### Exercises to complete
1 – In the text about food in movies, what is the name of the prize dish that the two brothers unveil in Big Night?
2 – Echo the text about food in movies word for word, starting at "Images of food—and" and running up to and including "who love us.".

### Text shown
★ ★ ★

Feast
In Big Night, Stanley Tucci and Campbell Scott's 1996 drama about two chef brothers cooking a one-of-a-kind dinner at their struggling Italian restaurant, there's a moment where the siblings unveil their prize dish, timpano, a mix of meat, cheese, pasta, tomato sauce, and hardboiled eggs served inside a drum-shaped crust. The unveiling begins with an overhead shot of the brothers carefully lifting the chafing dish to reveal the timpano; at the sight of that buttery crust, the audience I saw it with collectively exhaled in pleasure and envy—a noise that was half sigh, half moan. We all wanted to be in that movie, in that restaurant, sitting at the brothers' table as honored guests, knife and fork at the ready. Dear Lord, that food looked good.
Images of food—and the preparation of food—invariably have that effect on people. They unite viewers who might otherwise have nothing in common; they plug directly into the primal craving for transitory pleasure, the desire not just to admire and then consume inventively prepared food, but also to serve (and be served by) people who love us.
"Feast" is a tribute to such images. This video essay—which is offered in two formats, a straight-up montage with clips listed chronologically at the end, and an "Annotated" version identifying each clip, music cue, and offscreen line as it appears—is not meant to be comprehensive. Heck, it couldn't be—a video essay that attempted to include every food-related image and situation that a moviegoer holds dear would be longer than Lawrence of Arabia (and that would be the short version). Think of "Feast" as an appetizer intended to stimulate appreciation of the films that are included and enthusiastic citation of all the ones that weren't. (And yes, I expect—and want—to see omissions listed in this page's comments section; if you're curious, the eating scene from Tom Jones would have been represented, but unbeknownst to me, my DVD was scratched and there wasn't time to get a replacement.)
Writer-director Paul Schrader has said that sex and violence are the vicarious pleasures that drive the vast majority of commercial films, and he's right. But food is arguably just as alluring, and in its way, its appearance on screens—and when it does appear, it's often as lovingly lit and framed as a reclining nude—might be even more revelatory and pleasurable, because its appeal isn’t solely based on unattainable fantasy. It's not bloody likely that any of us will ever be able to bed a movie star or save the universe from evil. But if we study and practice the culinary arts (or are lucky enough to know somebody who's already an expert) we can experience delights that are as astounding as any mouth-watering scenario that food-obsessed filmmakers can devise. Every plate of food that appears onscreen is a dream that could come true.

★ ★ ★

Rows of spatial question-and-answer data
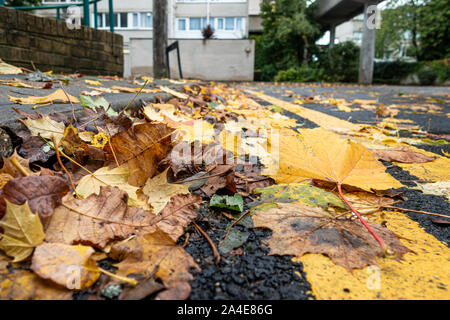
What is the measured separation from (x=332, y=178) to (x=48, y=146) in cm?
96

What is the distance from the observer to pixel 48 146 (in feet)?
3.38

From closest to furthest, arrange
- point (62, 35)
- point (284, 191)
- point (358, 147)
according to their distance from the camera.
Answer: point (284, 191), point (358, 147), point (62, 35)

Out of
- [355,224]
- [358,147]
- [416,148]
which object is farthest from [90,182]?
[416,148]

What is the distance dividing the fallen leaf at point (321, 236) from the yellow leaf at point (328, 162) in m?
0.21

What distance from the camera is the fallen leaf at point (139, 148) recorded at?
90cm

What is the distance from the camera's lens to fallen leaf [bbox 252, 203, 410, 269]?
2.15 ft

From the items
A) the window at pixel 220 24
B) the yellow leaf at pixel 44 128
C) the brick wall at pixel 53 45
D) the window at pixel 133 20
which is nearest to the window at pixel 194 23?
the window at pixel 220 24

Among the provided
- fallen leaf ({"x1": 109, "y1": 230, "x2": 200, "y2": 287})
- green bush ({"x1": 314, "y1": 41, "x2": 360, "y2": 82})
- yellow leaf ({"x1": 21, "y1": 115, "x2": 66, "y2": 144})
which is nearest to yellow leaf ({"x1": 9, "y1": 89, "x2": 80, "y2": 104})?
yellow leaf ({"x1": 21, "y1": 115, "x2": 66, "y2": 144})

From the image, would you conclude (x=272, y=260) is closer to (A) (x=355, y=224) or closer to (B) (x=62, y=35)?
(A) (x=355, y=224)

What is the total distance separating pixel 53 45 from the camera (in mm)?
4133

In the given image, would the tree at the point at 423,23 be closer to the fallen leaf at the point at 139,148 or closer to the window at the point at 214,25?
the window at the point at 214,25

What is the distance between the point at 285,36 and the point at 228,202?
18895 millimetres

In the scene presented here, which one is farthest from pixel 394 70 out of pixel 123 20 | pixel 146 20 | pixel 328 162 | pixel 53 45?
pixel 328 162
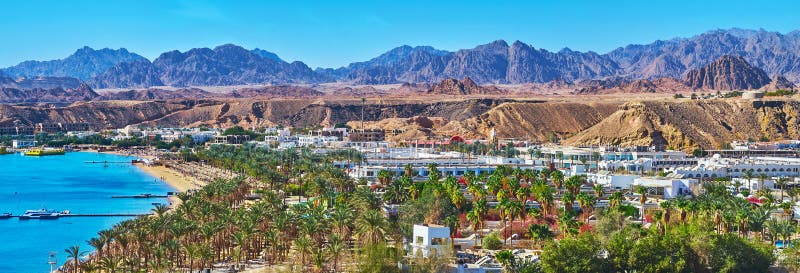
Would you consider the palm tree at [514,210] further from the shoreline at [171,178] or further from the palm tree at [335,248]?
the shoreline at [171,178]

★ ★ ★

### Solutions in order
1 – Timpano

2 –
Images of food—and the preparation of food—invariably have that effect on people. They unite viewers who might otherwise have nothing in common; they plug directly into the primal craving for transitory pleasure, the desire not just to admire and then consume inventively prepared food, but also to serve (and be served by) people who love us.